Kochi: Doors have been opened for the state-run Kerala State Drugs and Pharmaceuticals (KSDP) for overseas markets with the World Health Organisation (WHO) having accorded the good manufacturing practice (GMP) certification to the drug maker.
The GMP certification is given to those drug units, which maintain international safety and quality standards in production. Products of GMP certified companies are qualified to be sold at anywhere in the world.
This will be a shot in the arm for the ailing drug maker, which is of late showing signs of recovery. Even at present, say KSDP officials, the company has been receiving orders from abroad, but for want of GMP certification the company is not able to cater to their needs.

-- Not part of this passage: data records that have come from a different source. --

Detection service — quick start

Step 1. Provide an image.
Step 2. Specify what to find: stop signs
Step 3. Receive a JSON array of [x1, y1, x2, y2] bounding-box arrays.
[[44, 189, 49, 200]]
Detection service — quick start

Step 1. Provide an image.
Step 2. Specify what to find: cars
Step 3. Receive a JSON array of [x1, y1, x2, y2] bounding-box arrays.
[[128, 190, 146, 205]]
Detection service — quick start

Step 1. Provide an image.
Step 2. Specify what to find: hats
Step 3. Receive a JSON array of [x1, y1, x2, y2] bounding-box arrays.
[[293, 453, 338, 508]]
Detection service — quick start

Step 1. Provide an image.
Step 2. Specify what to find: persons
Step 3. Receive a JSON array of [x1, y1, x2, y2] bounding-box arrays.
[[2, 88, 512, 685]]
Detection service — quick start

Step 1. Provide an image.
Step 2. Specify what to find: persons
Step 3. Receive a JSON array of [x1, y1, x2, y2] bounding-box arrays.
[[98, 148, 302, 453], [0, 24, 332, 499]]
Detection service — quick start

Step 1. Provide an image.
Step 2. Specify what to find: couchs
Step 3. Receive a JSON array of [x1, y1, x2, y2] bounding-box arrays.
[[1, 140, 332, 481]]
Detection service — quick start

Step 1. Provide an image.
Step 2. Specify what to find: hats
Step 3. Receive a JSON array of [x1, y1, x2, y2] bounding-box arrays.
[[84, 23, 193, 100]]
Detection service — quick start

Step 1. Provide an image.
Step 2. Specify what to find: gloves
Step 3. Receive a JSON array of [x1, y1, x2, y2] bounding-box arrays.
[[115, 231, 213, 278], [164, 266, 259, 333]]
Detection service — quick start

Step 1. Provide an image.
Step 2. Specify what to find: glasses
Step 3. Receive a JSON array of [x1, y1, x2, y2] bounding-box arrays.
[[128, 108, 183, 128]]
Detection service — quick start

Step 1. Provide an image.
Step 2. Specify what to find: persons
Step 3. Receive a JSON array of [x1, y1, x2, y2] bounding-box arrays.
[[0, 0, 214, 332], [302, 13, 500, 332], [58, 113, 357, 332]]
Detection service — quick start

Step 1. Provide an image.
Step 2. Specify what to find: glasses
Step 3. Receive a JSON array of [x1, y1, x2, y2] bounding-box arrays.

“GMP certification will help us market our products outside India. There has been demand from foreign countries, but we cannot entertain them in the absence of GMP certification. Now, we have become eligible and are ready to export medicines at reasonable rates,” said KSDP Chairman C B Chandrababu.
The company based in the coastal town of Alappuzha produces over 50 types of life-saving medicines in capsules, tablets, liquids and powder. Currently, bulk of its production goes to Kerala State Medical Service Corporation Ltd (KSMSCL), the lone supplier of medicines to the government-run hospitals and medical colleges. The rest is supplied to Andhra Pradesh, Telangana and Jan Aushadhi.
The government has been taking various steps to nurse back the ailing firm to normal health. Recently it has pumped in Rs32 crore for completing various projects including a non-beta lactam and injection plants. The company’s main plant is undergoing modernization to augment capacity.
The company commissioned a dry powder injection unit last May at beta-lactam plant that was set up five years ago at a cost of Rs10.5 crore. The plant has capacity to produce 11 types of modern antibiotics adhering to international standards.
Once the non-beta lactam plant is commissioned, expectedly in a month or so, KSDP can produce medicines at low-cost for cancer and organ transplanted patients, which now government dispenses free to poor patients.
The government expects that in the current fiscal ending March 2018, the company would come out of the red. A recent statement issued by the office of the industries minister said that company made profit in the first six months of the current year. However, all efforts of businessbenchmark.news to crosscheck it did not succeed as company’s financial manager Abraham Thomas declined to disclose the half-yearly results. More shockingly, the public sector company has not displayed its financial details on its website.
In order to bail out the company from accumulated loss, the government is exploring the possibility of converting the government loan that it provided to the company. The government aims to make KSDP a Rs500-crore company employing 500-odd people in five years from now.